# SysML v2 Parser Status
> **Open work index:** see [`PARSER_BACKLOG_ROADMAP.md`](./PARSER_BACKLOG_ROADMAP.md) for the consolidated backlog and suggested execution order.
This document is the narrative status view of the parser as of April 9, 2026. It complements the compact snapshot in [`docs/BNF_COMPLIANCE_MATRIX.md`](C:\Git\sysml-v2-parser\docs\BNF_COMPLIANCE_MATRIX.md).
Reference grammar:
- [`sysml-v2-release/bnf/SysML-textual-bnf.kebnf`](C:\Git\sysml-v2-parser\sysml-v2-release\bnf\SysML-textual-bnf.kebnf)
## Scope
This is a parser-status document, not a semantic conformance claim.
It describes:
- which major textual grammar families currently have dedicated parser coverage
- where the parser still relies on permissive or shell-style parsing
- what remains unfinished even though the validation and library suites are green
It does not claim semantic conformance for:
- name resolution
- type checking
- cross-reference validation
- KerML/SysML well-formedness constraints
- derived or implicit abstract-syntax behavior
## Current baseline
The parser currently has a stronger baseline than the earlier gap analysis implied:
- `cargo test` is green
- `cargo test --test validation -- --include-ignored` is green
- the full validation suite is green
- the strict Systems Library and full-library syntax gates are green
- the Systems Library and full-library node-shape gates both pass with `ExtendedLibraryDecl = 0`
That means the project is no longer in a state where large parser families are simply absent from the implementation baseline. The remaining work is now mostly about depth, fidelity, and editor-grade resilience.

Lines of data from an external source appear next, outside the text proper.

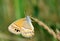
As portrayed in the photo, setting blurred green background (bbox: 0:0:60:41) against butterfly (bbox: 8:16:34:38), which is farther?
blurred green background (bbox: 0:0:60:41)

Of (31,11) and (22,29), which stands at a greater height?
(31,11)

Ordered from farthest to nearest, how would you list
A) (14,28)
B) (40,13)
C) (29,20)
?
(40,13), (29,20), (14,28)

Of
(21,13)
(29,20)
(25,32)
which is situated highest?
(21,13)

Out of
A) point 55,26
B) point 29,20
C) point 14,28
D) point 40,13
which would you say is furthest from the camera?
point 40,13

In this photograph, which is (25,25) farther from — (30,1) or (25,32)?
(30,1)

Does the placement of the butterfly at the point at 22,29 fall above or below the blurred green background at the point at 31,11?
below

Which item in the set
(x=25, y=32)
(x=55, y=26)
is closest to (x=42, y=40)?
(x=55, y=26)

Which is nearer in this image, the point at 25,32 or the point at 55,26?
the point at 25,32

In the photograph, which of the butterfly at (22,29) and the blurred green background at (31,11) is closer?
the butterfly at (22,29)

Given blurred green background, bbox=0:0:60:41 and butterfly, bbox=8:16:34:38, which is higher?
blurred green background, bbox=0:0:60:41

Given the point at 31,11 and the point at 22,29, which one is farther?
the point at 31,11

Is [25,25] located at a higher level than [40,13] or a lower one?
lower
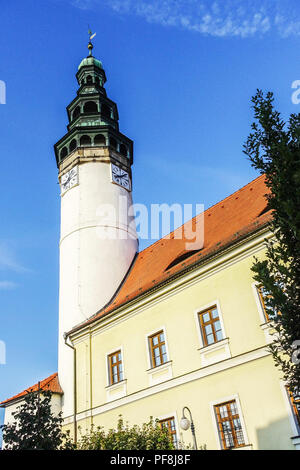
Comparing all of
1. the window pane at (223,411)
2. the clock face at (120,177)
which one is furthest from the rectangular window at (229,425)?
the clock face at (120,177)

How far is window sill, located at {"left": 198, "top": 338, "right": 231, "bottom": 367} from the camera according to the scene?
44.5 ft

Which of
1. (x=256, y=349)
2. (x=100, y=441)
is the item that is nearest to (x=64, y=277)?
(x=100, y=441)

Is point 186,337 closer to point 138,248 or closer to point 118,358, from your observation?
point 118,358

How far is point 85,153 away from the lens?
82.9ft

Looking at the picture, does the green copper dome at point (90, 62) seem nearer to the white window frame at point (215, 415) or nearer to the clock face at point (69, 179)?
the clock face at point (69, 179)

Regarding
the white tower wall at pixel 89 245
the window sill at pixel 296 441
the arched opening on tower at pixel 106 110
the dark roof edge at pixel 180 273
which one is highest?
the arched opening on tower at pixel 106 110

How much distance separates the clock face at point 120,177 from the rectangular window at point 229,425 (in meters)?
14.9

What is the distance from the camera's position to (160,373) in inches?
598

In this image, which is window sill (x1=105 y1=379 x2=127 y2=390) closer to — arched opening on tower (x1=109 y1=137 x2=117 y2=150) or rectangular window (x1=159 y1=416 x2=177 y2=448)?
rectangular window (x1=159 y1=416 x2=177 y2=448)

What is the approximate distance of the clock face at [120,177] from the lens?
25.0 m

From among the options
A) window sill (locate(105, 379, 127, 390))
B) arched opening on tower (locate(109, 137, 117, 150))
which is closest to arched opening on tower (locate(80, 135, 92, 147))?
arched opening on tower (locate(109, 137, 117, 150))

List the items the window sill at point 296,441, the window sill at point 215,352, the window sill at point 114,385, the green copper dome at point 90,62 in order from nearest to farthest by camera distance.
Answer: the window sill at point 296,441, the window sill at point 215,352, the window sill at point 114,385, the green copper dome at point 90,62

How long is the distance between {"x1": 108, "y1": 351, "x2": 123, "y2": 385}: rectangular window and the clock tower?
2627 millimetres

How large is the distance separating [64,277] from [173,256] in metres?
6.40
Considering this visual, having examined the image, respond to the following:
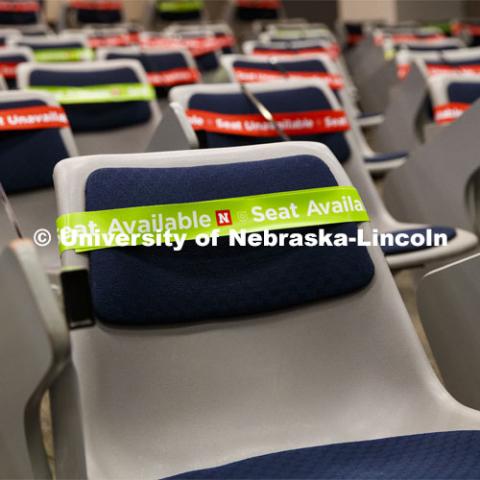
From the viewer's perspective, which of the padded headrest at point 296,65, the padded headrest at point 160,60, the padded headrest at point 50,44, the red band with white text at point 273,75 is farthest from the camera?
the padded headrest at point 50,44

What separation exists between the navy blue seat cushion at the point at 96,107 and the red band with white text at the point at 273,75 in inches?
22.3

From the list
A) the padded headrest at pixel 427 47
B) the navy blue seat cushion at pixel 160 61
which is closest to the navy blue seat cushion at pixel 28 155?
the navy blue seat cushion at pixel 160 61

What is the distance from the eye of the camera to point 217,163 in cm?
155

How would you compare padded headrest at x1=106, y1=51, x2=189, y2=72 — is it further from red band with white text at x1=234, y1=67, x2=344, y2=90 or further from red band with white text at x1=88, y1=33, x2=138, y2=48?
red band with white text at x1=88, y1=33, x2=138, y2=48

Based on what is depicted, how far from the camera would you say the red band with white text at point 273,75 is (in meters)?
3.61

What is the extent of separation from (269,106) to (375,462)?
1579 millimetres

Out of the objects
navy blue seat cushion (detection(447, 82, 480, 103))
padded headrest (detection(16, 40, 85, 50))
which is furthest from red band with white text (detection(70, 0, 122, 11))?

## What is implemented and validated
The parser has dedicated modules for the major SysML-facing construct families in [`src/parser`](C:\Git\sysml-v2-parser\src\parser):
- packages and imports
- aliases
- attributes
- enumerations
- items
- parts
- ports
- connections
- interfaces
- allocations
- flows
- actions
- states
- calculations and constraints
- requirements and concerns
- cases, analysis cases, and verification cases
- use cases
- views, viewpoints, and renderings
- metadata
- occurrences and individuals
This does not mean every production in those families is fully grammar-faithful, but it does mean these families are represented by real parser entry points and are covered by the current validation baseline.
## What is still partial or permissive
### Generic definition and usage grammar remains the largest architectural gap
The spec's shared definition/usage/specialization layer is still only partially modeled. Much of that logic remains distributed across construct-specific parsers such as parts, ports, attributes, actions, and states instead of being represented by a unified grammar layer.
Impact:
- many legal combinations from the spec are still unavailable
- support is broader for common fixture forms than for the full grammar surface
- extending support consistently across families is harder than it should be
### Several families are parsed as useful subsets rather than full productions
The parser now covers flows, allocations, case families, and other formerly missing areas, but many of those families still operate as subset parsers rather than complete grammar implementations.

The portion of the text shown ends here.